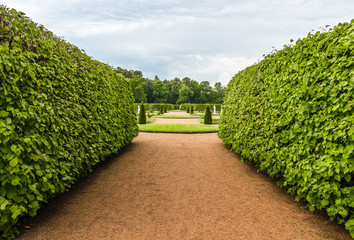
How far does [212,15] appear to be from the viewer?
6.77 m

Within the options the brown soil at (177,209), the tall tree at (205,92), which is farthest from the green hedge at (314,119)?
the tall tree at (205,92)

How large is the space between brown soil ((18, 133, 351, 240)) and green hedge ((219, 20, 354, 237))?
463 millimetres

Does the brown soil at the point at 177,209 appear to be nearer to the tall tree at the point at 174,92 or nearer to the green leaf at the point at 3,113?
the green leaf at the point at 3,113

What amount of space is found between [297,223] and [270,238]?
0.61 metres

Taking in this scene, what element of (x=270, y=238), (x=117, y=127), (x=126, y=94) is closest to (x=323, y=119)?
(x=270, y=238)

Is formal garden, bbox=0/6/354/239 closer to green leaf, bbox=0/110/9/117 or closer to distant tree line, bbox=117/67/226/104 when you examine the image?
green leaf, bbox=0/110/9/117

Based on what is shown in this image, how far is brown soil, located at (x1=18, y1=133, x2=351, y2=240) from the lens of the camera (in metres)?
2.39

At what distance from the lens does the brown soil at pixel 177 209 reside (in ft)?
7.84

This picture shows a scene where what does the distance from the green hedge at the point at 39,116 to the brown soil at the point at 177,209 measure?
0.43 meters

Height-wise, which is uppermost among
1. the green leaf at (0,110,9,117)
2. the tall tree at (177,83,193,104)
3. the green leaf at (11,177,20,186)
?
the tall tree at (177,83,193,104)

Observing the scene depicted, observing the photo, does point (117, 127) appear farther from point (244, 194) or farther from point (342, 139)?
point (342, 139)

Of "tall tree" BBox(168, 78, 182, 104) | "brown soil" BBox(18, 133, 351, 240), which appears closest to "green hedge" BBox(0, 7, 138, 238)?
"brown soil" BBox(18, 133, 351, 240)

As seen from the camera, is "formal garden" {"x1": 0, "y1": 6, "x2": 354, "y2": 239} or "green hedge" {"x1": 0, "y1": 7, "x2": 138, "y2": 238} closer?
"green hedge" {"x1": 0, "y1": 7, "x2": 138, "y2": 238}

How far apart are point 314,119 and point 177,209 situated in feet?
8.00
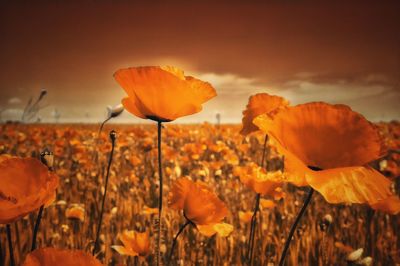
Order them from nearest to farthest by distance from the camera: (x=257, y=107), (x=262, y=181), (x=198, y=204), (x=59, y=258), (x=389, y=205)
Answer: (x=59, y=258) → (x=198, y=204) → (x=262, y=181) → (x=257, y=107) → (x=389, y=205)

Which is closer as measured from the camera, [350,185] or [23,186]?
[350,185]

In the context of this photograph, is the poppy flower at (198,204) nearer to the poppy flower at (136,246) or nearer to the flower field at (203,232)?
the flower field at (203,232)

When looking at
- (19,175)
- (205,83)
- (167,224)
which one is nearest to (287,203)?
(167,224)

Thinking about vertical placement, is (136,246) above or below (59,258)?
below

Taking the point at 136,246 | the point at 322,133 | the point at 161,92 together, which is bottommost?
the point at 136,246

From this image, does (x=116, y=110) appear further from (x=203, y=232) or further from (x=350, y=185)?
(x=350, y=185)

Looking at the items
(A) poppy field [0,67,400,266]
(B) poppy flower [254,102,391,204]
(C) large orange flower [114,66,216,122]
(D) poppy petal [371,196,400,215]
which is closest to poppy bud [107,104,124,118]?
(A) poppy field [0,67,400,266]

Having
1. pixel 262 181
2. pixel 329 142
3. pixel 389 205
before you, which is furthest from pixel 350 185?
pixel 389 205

- GIVEN EXERCISE: Copy every one of the records above word for word, from the first line through the last. Leave the pictures out.

- EXPECTED OUTPUT:
How far does [212,15] appear to be from the viewer?
6.77 m

Within the options the brown soil at (177,209), the tall tree at (205,92), which is farthest from the green hedge at (314,119)?
the tall tree at (205,92)

How large is the space between brown soil ((18, 133, 351, 240)) and green hedge ((219, 20, 354, 237))?
463 millimetres

Does the brown soil at the point at 177,209 appear to be nearer to the tall tree at the point at 174,92 or nearer to the green leaf at the point at 3,113?
the green leaf at the point at 3,113

What amount of space is found between [297,223] and [270,238]?
0.61 metres

Taking in this scene, what element of (x=270, y=238), (x=117, y=127), (x=126, y=94) is closest to (x=323, y=119)?
(x=270, y=238)

Is formal garden, bbox=0/6/354/239 closer to green leaf, bbox=0/110/9/117 or closer to distant tree line, bbox=117/67/226/104 when you examine the image?
green leaf, bbox=0/110/9/117

Based on what is shown in this image, how far is brown soil, located at (x1=18, y1=133, x2=351, y2=240) from the lens of the camera (in metres)?
2.39

At what distance from the lens does the brown soil at pixel 177 209 reside (in ft)?
7.84

This picture shows a scene where what does the distance from the green hedge at the point at 39,116 to the brown soil at the point at 177,209 measure?
0.43 meters

Height-wise, which is uppermost among
1. the green leaf at (0,110,9,117)
2. the tall tree at (177,83,193,104)
3. the green leaf at (11,177,20,186)
?
the tall tree at (177,83,193,104)

Observing the scene depicted, observing the photo, does point (117, 127) appear farther from point (244, 194) or farther from point (342, 139)?
point (342, 139)

Of "tall tree" BBox(168, 78, 182, 104) | "brown soil" BBox(18, 133, 351, 240), which appears closest to "green hedge" BBox(0, 7, 138, 238)?
"brown soil" BBox(18, 133, 351, 240)

As seen from the camera, is "formal garden" {"x1": 0, "y1": 6, "x2": 354, "y2": 239} or "green hedge" {"x1": 0, "y1": 7, "x2": 138, "y2": 238} closer?
"green hedge" {"x1": 0, "y1": 7, "x2": 138, "y2": 238}

How far apart are point 314,119 and point 177,209 situated in feet?
8.00
Order them from nearest to farthest by distance from the camera: (x=257, y=107), (x=262, y=181), (x=198, y=204), (x=59, y=258), (x=389, y=205)
Answer: (x=59, y=258) → (x=198, y=204) → (x=262, y=181) → (x=257, y=107) → (x=389, y=205)

Which is closer as measured from the camera, [350,185] or [23,186]?
[350,185]

In the context of this photograph, is the poppy flower at (198,204) nearer to the poppy flower at (136,246) or nearer to the flower field at (203,232)?
the flower field at (203,232)

When looking at
- (19,175)
- (205,83)
- (167,224)
which one is nearest to (287,203)?
(167,224)

Thinking about vertical placement, is (136,246) above or below (59,258)?
below

Taking the point at 136,246 | the point at 322,133 | the point at 161,92 together, which is bottommost?
the point at 136,246

From this image, does (x=116, y=110) appear further from (x=203, y=232) or further from (x=350, y=185)?
(x=350, y=185)

Looking at the items
(A) poppy field [0,67,400,266]
(B) poppy flower [254,102,391,204]
(C) large orange flower [114,66,216,122]
(D) poppy petal [371,196,400,215]
which is closest to poppy bud [107,104,124,118]?
(A) poppy field [0,67,400,266]

Having
1. pixel 262 181
2. pixel 329 142
3. pixel 389 205
before you, which is furthest from pixel 350 185?
pixel 389 205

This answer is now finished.